:: DATA SEGMENT ::
'''

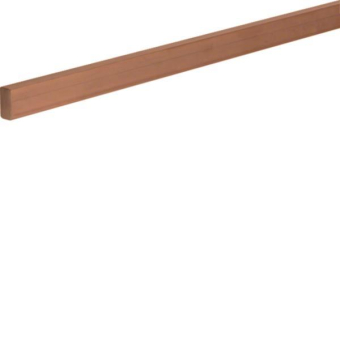 Hager CU-Schiene universN 20x10mm  UM24B 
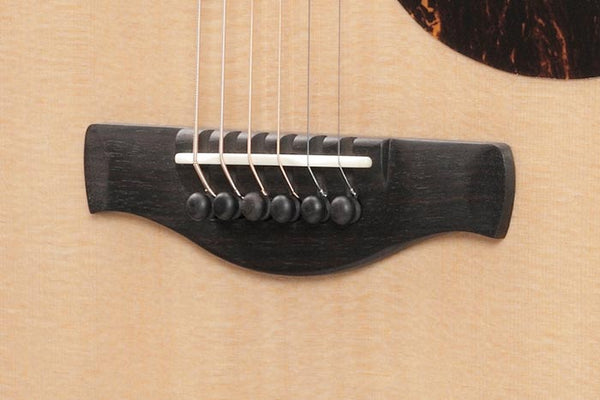 Ngựa đàn gỗ Macassar Ebony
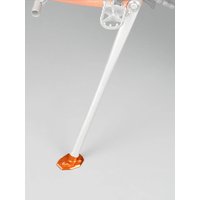 NICECNC For KTM 125 150 200 250 300 350 450 500 525 530 XC XCW XCF XCF-W EXC EXC-F 2008-2023 Kickstand Side Stand Pad Extension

'''

:: AIM OF THE EXERCISE ::
Print the complete listing exactly as it stands, without its pictures.

:: ANSWER SECTION ::
 Hager CU-Schiene universN 20x10mm  UM24B 
 Ngựa đàn gỗ Macassar Ebony
 NICECNC For KTM 125 150 200 250 300 350 450 500 525 530 XC XCW XCF XCF-W EXC EXC-F 2008-2023 Kickstand Side Stand Pad Extension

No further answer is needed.